#### Tasks to carry out:
**a)** According to the film program text, what tool was used to pulverize the medium in 12 Erased Trailers?
**b)** Proceed with the film program text, picking up after its final line.

━━━ Selected text

Evolution and Life of the Mind, Body, and Medium
Curated by Brenda Contreras and Mallary Abel

We are born, we grow, we experience a world of our own perceptions. We wonder who we’re becoming, we are influenced and we experiment. We become responsible for how we develop. We can change and reshape who we are and what we know by the powers we grant ourselves. This Cut and Run series focuses on cycles of minds, bodies, and filmstrips. Each work represents a perspective of itself as one, in contrast to others. Experience a cinematic evolution through cycles of the mind, body, and medium in this montage from filmmakers throughout the world.

- 12 Erased Trailers (Alberto Cabrera Bernal, 2010, Spain, 11 minutes)
“Appropriation cinema from twelve 16mm trailers, to which their original promotional purpose is denied, by pulverizing the medium with an electric drill. The original images, now deleted, remind us of works from other genres as Rauschenberg’s Erased de Kooning Drawing, or Asger Jorn’s early paintings.”

- Peeks (Jo Dery, 2009, USA, 3 minutes)
“Momentary glimpses of construction and destruction in our man-made and natural world, made with the help of images collaged from National Geographic.”

- Aliki (Richard Wiebe, 2010, Cyprus, USA, 5 minutes)
“Lake Aliki, Cyprus. For centuries, countless flamingos have wintered here from Iran. Rimbaud encountered them when he worked a quarry in Larnaca. 7th century Arabs described them to mark the burial site of Umm Haram, aunt of the Prophet Muhammad. It is said that Lazarus spent his days on the shores of this lake after his resurrection, staring into the sun to shake off the darkness of the grave. The Greeks represented flamingos in poetry, the Romans slaughtered them for their tongues. Today, a man sings:

Pharmacist, oh pharmacist, oh pharmacist,
I want medicine for myself, I want medicine for myself,
My heart, my heart, my heart is beating like this,
My heart is afflicted because of you.”

━━━━━━
━━━ Records

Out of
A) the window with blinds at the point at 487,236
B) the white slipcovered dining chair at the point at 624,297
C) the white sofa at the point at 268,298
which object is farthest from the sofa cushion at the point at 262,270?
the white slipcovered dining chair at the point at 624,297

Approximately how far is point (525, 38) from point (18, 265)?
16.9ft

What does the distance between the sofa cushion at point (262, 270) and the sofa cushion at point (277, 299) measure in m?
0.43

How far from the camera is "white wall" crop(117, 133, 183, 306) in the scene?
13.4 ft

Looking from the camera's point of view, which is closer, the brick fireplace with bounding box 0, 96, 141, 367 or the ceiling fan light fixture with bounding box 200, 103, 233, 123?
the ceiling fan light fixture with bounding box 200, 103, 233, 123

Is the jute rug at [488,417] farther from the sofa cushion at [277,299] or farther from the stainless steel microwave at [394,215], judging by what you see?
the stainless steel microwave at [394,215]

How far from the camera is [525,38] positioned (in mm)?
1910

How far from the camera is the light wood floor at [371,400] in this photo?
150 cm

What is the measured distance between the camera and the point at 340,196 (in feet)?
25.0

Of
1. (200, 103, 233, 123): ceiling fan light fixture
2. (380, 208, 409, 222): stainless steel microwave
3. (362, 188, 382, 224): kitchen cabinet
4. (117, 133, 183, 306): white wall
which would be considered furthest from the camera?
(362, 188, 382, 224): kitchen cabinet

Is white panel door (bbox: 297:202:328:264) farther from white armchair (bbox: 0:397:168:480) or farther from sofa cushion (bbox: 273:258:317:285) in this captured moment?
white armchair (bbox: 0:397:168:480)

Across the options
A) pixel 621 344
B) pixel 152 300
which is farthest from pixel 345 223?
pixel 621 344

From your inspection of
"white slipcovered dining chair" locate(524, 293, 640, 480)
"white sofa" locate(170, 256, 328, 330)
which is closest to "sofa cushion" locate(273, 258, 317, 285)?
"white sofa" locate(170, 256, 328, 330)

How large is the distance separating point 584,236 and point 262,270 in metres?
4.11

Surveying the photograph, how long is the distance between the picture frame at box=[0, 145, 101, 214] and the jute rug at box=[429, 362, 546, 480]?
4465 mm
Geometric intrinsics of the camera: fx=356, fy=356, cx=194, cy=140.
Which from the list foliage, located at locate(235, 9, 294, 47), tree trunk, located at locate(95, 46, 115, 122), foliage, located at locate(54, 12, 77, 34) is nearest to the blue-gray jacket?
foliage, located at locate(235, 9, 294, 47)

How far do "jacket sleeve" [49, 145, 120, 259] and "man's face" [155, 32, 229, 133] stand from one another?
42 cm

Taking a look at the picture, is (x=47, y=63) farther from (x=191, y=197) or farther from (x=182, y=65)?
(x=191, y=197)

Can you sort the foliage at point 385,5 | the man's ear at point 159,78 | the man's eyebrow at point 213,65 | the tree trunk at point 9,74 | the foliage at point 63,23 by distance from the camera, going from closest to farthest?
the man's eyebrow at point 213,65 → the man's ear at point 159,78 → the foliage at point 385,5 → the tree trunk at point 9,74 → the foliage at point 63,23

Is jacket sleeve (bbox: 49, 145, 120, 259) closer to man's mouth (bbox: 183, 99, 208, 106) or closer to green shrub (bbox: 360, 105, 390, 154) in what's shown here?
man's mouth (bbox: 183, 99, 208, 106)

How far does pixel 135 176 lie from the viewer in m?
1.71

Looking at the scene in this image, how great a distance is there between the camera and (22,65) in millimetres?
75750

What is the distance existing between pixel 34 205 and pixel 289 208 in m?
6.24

━━━━━━
━━━ Records

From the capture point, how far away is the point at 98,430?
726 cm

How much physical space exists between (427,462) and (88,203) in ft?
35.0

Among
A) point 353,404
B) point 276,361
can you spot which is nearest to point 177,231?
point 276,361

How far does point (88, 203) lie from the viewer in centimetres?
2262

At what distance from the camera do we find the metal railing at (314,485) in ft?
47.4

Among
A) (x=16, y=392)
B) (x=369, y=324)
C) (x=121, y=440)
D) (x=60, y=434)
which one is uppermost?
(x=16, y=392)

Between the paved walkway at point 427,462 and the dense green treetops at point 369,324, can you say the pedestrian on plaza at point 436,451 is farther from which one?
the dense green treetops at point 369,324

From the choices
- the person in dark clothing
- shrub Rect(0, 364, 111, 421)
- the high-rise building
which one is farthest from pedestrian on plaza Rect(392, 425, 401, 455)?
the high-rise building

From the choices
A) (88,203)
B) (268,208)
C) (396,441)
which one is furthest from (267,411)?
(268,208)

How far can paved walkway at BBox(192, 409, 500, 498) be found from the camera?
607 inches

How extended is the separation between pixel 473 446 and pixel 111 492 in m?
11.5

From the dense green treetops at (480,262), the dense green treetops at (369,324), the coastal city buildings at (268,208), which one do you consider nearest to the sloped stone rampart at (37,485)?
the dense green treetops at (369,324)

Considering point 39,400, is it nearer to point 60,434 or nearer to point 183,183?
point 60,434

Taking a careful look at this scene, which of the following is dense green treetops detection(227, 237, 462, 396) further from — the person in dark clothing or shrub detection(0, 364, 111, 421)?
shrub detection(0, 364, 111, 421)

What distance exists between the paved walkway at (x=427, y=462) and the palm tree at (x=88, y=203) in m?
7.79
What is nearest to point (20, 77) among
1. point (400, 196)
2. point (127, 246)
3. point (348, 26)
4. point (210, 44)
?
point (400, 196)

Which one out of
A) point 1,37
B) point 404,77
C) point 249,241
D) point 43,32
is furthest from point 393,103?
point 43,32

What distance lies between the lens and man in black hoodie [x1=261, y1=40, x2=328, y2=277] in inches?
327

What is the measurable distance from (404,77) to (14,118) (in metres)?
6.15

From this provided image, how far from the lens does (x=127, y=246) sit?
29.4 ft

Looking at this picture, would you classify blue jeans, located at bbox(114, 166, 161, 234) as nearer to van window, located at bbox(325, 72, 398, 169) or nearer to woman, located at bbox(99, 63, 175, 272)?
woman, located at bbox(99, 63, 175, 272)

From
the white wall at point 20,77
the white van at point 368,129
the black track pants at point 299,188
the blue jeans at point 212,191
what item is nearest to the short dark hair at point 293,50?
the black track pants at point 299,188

━━━━━━
━━━ Records

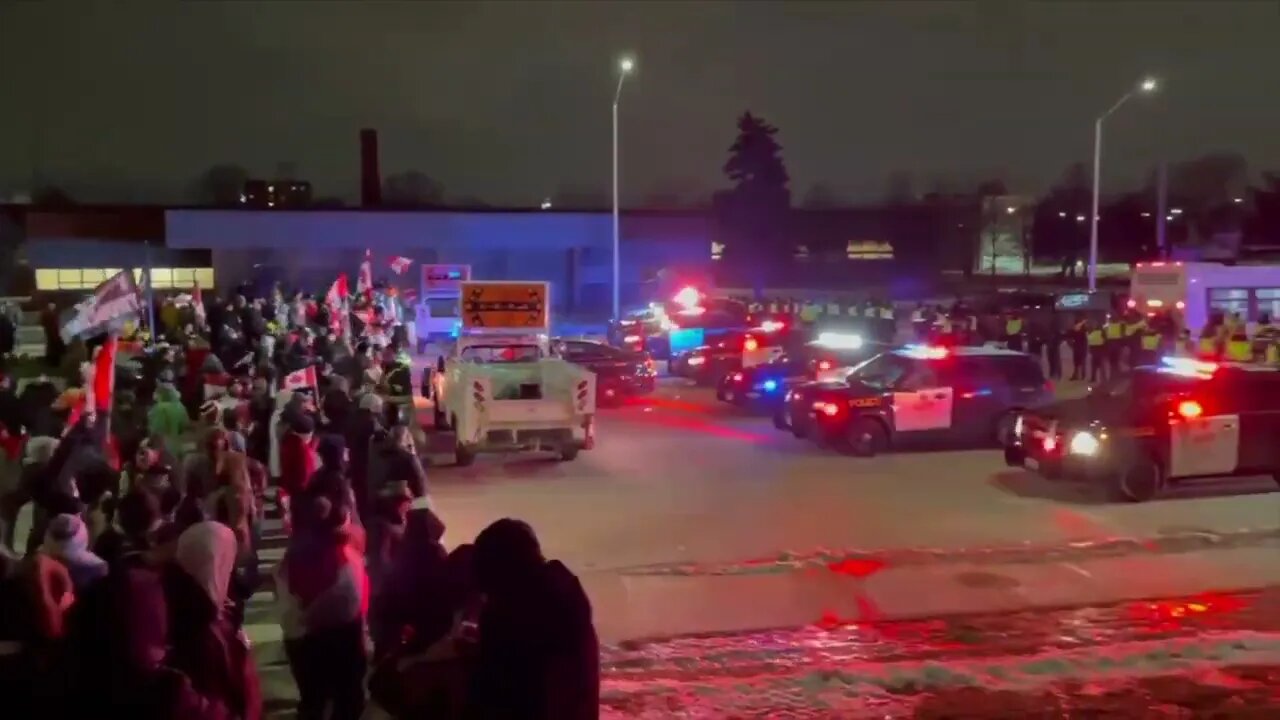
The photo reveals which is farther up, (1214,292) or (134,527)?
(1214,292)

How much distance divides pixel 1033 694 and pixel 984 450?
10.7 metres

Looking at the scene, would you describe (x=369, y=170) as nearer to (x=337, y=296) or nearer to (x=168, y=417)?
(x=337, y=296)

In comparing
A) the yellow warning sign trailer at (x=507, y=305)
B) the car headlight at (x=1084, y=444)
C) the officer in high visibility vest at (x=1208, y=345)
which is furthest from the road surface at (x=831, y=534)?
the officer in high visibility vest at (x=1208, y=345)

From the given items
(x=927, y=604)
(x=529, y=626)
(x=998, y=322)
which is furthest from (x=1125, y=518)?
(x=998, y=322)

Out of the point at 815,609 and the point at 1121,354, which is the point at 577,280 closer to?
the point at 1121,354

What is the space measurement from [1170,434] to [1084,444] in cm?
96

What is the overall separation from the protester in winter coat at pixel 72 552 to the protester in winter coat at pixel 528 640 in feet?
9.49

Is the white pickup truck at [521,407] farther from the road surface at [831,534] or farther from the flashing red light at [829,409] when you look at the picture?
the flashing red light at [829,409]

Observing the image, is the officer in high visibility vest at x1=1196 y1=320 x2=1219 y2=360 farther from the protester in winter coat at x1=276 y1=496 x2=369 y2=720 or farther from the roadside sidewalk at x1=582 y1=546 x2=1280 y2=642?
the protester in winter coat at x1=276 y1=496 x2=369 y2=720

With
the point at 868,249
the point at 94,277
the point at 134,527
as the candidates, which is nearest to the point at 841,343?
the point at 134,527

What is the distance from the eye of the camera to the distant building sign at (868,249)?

━━━━━━

#### Answers to the problems:
**a)** An electric drill.

**b)**
- Body (Frederic Cousseau, 2010, France,7 minutes)
“The body of a beast changing: real or nightmarish images of the own body.”

- Cat’s Cradle (Ray Rea, 2010, USA, 4 minutes)
“Cat’s Cradle combines traditional film animation techniques with digital effects to create a formal experiment that centers around trial, error, and transformation. Although this piece does not have overt GLBT content, I am a Bisexual Transsexual man and the images are not about transformation and variety by accident.”

- Memories (Sylvia Schedelbauer, 2004, Germany, 19 minutes)
“A woman grows up during the bubbly economy in Japan. Why did her parents never speak about the past? Using a box full of photos found in her family archive, the filmmaker tries to construct one version of a family history.”

- Lilly (Jodie Mack, 2007, USA, 6 minutes)
“Animated photo-negatives illustrate a WWII tragedy.”

- Cuts in Motion (Brenda Contreras, 2008, USA, 5.5 minutes)
“When blue hair and the ability to speak a second language isn’t enough to get you noticed, what’s left for you to do?”